Assembling Your Team After a Diagnosis
100 Day Kit for Newly Diagnosed Families
September 2, 2018
It often takes a team of people to help support a person with autism. Your child’s team will consist of many different members. They will help you to address all areas of your child’s life and assist you in making decisions about your child’s treatment, education, recreation and health.
Below is some helpful information on how to assemble this group of professionals.
Your child should be supported by a pediatrician who understands developmental issues and who will serve as your child’s primary care provider. Depending on your child’s needs, other medical team members may include a neurologist, geneticist, developmental pediatrician, gastroenterologist, psychiatrist or nutritionist.
Intensive intervention team
ABA, ESDM, Floortime, PRT, RDI, SCERTS, TEACCH and VB are all intensive interventions. Depending on the intensity of the primary intervention, there may be an intervention leader and several providers or therapists involved in providing the treatment as structured by the leader.
Related services team
Speech and language therapy, occupational therapy, physical therapy, sensory integration therapy and social skills instruction are all related services. All therapists working with your child should be communicating frequently and using a consistent method of teaching.
For parents hiring new therapists, you may want to consider the candidate as you would any other job applicant and handle the situation accordingly. Ask for resumes.
Specific things to look for on the resume:
- Past experience with children with autism approximately the same age as your child
- Amount of experience the therapist has had
- Kinds of experience the therapist has had, for example, whether he or she has worked in a school setting or in a private program
- Educational background
- Membership in professional autism organizations – if so, then he or she is most likely going to conferences, thus enhancing his or her skills in the profession
Conduct a “ hands on” interview, during which the potential therapist works with your child to implement a skill acquisition program. It is important to see how the potential therapist takes direction and to see how flexible he or she is about changing approaches in his or her teaching. You will want a therapist to potentially be open to new ideas in terms of teaching approaches. It’s a good idea to have him or her bring video of a therapy session conducted with another child. This offers yet another view of his or her teaching skills. If possible, observe the therapist working with another child.
Be sure to talk to previous supervisors and other parents for whom the therapist has worked. They are often good sources for finding additional therapists.
Consider a probation period.
The therapist should be hired for a probation period, during which sessions are videotaped or observed directly until you and/ or the home coordinator feel comfortable with the therapist and confident in his or her abilities.
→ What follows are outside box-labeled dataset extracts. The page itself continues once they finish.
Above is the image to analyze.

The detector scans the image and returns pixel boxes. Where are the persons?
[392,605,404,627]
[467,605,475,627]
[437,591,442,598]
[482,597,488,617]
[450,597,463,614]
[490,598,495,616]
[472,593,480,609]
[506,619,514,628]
Anyone working with your child will need to provide background clearances from the state you live in to establish that he or she does not have a criminal record. If you have chosen a homebased intervention program for your child, you will probably be required to submit copies of those clearances to the state, county or local agency providing services.
Managing your team
Participate in training. Be part of the team. Y our participation in team training is vital so that you can increase your skills to successfully parent your child and understand the goals and techniques of his or her program. Knowing the techniques and objectives of your child’s intervention program will allow you to closely monitor his or her progress and guide and evaluate the members of your team. Intensive intervention programs often start with a one or two day training course where individual therapists are trained by the primary intervention leader.
Establishing team communication
There are two important ways your team will communicate. One is through a notebook in which each therapist records information after his or her session with your child. Each therapist reads the information recorded since the previous session before the next session with your child. Parents and supervisors can add information to the notebook as needed. The other way is through team meetings. Team meetings are often held at the home of the child, especially in the case of intervention programs that are homebased. These meetings should include as many members of your team as possible. This will ensure that your therapists are up to date on every aspect of the program and that they are all working with your child in consistent ways.
At team meetings, you will discuss what is working, as well as areas in which there have not been progress, so that you can determine whether to make changes and what those changes should be. Teams usually meet once a month, but may meet more or less often as needed. Many team meetings include time for therapists to observe each other in action with your child and receive feedback on their techniques.